WHAT THE TASK ASKS:
Lines that include the string "Zealand" are the ones to copy from the entries below.

TASK DATA:
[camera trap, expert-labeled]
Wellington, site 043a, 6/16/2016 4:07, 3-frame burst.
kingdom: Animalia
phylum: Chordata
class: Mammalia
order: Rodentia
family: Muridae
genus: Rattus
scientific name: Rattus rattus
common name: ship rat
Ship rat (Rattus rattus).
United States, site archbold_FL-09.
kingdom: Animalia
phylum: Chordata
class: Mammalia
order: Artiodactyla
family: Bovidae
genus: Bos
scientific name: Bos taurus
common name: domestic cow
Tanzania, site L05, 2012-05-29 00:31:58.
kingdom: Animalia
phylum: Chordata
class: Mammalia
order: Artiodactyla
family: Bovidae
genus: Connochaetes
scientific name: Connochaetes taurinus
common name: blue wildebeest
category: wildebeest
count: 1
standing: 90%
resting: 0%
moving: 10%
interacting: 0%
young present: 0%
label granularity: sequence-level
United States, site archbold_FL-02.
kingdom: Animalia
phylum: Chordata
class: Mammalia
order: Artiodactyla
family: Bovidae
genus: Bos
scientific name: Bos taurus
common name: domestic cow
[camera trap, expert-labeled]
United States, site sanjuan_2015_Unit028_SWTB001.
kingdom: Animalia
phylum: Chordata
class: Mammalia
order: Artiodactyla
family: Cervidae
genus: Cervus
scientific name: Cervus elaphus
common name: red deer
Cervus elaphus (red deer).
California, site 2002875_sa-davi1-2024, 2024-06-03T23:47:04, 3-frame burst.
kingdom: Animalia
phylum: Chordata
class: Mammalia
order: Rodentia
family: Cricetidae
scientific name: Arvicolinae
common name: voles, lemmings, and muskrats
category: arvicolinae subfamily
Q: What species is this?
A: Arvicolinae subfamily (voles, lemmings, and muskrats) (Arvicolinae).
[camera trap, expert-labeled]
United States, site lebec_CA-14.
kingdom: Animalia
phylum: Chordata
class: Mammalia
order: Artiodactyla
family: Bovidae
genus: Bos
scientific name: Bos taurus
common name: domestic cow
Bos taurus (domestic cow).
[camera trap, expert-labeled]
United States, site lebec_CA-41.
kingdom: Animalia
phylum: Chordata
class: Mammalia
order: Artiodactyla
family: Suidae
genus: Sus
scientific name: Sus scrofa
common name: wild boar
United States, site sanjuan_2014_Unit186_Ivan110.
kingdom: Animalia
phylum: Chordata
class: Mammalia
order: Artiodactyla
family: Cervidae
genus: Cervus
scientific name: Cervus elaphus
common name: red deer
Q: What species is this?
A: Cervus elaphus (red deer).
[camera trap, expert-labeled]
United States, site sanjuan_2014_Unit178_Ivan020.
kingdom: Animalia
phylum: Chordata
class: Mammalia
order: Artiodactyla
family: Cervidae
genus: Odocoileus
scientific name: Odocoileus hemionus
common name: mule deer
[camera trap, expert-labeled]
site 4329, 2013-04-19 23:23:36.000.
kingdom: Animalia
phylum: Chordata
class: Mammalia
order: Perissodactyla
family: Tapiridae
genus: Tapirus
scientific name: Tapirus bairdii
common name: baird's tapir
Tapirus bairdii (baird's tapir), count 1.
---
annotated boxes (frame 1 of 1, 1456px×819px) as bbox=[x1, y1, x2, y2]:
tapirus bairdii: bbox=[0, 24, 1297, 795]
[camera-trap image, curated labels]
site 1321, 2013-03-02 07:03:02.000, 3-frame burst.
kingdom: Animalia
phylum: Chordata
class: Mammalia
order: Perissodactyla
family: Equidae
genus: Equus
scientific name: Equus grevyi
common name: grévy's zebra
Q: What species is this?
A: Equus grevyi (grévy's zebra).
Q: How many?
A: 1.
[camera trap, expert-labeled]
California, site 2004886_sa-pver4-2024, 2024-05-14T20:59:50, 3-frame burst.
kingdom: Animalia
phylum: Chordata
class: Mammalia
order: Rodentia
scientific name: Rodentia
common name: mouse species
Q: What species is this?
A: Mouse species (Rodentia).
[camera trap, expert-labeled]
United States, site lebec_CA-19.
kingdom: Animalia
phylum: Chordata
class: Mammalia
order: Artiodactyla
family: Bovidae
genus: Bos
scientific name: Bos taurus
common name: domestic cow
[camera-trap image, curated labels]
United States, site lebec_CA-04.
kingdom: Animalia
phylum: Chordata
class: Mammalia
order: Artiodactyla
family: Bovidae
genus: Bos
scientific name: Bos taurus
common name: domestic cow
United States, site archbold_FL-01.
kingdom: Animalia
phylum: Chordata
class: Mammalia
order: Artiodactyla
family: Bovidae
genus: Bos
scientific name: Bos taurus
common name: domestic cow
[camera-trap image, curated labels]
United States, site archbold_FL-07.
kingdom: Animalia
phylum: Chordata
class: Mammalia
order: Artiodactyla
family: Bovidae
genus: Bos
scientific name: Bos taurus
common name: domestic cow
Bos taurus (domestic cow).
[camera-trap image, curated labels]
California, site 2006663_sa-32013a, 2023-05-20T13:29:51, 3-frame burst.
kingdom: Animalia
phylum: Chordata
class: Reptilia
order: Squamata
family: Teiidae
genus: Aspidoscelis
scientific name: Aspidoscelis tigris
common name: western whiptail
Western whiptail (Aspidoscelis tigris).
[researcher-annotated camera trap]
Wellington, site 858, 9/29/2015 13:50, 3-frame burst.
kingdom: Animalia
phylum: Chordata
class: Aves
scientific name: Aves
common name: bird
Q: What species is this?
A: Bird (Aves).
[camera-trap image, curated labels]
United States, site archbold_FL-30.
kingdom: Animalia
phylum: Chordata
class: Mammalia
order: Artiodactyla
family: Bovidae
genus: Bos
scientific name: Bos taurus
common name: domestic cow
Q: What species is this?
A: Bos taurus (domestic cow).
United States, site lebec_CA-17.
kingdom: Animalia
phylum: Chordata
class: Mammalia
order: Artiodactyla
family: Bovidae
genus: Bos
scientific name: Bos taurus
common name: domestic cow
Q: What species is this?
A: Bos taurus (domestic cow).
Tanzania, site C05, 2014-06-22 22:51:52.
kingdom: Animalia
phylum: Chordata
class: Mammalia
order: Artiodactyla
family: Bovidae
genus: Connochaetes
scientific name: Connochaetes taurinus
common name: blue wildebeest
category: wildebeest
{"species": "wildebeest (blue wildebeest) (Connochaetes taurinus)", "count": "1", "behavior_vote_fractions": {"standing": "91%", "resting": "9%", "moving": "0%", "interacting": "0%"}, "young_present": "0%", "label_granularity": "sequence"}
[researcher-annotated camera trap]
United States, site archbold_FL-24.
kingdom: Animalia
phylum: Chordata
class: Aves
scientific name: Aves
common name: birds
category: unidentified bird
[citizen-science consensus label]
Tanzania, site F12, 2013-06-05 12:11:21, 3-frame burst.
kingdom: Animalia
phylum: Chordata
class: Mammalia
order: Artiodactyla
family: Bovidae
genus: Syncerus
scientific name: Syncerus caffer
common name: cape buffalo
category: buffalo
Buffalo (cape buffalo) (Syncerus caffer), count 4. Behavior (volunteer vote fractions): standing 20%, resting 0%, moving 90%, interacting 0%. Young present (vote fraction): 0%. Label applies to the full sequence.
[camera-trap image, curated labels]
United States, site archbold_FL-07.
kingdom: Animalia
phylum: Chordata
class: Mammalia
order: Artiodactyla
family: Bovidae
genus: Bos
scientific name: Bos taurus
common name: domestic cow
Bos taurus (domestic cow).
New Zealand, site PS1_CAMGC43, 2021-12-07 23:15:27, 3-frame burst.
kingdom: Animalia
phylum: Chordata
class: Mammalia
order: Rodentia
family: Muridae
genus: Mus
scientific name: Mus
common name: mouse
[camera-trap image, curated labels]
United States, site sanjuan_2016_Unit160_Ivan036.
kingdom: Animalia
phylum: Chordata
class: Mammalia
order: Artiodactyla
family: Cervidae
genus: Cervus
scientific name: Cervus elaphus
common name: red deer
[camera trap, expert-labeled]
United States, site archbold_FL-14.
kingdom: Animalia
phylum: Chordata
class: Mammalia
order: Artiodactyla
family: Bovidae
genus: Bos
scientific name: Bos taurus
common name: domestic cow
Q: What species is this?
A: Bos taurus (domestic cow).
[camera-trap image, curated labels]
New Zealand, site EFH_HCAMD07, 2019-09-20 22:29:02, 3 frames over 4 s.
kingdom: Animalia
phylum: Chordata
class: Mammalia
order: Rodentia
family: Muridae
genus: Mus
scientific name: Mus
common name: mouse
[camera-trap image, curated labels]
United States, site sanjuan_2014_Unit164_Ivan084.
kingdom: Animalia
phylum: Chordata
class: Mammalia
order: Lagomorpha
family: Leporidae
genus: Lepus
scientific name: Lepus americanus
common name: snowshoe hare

ANSWER FOR THIS EXERCISE:
New Zealand, site PS1_CAMGC43, 2021-12-07 23:15:27, 3-frame burst.
New Zealand, site EFH_HCAMD07, 2019-09-20 22:29:02, 3 frames over 4 s.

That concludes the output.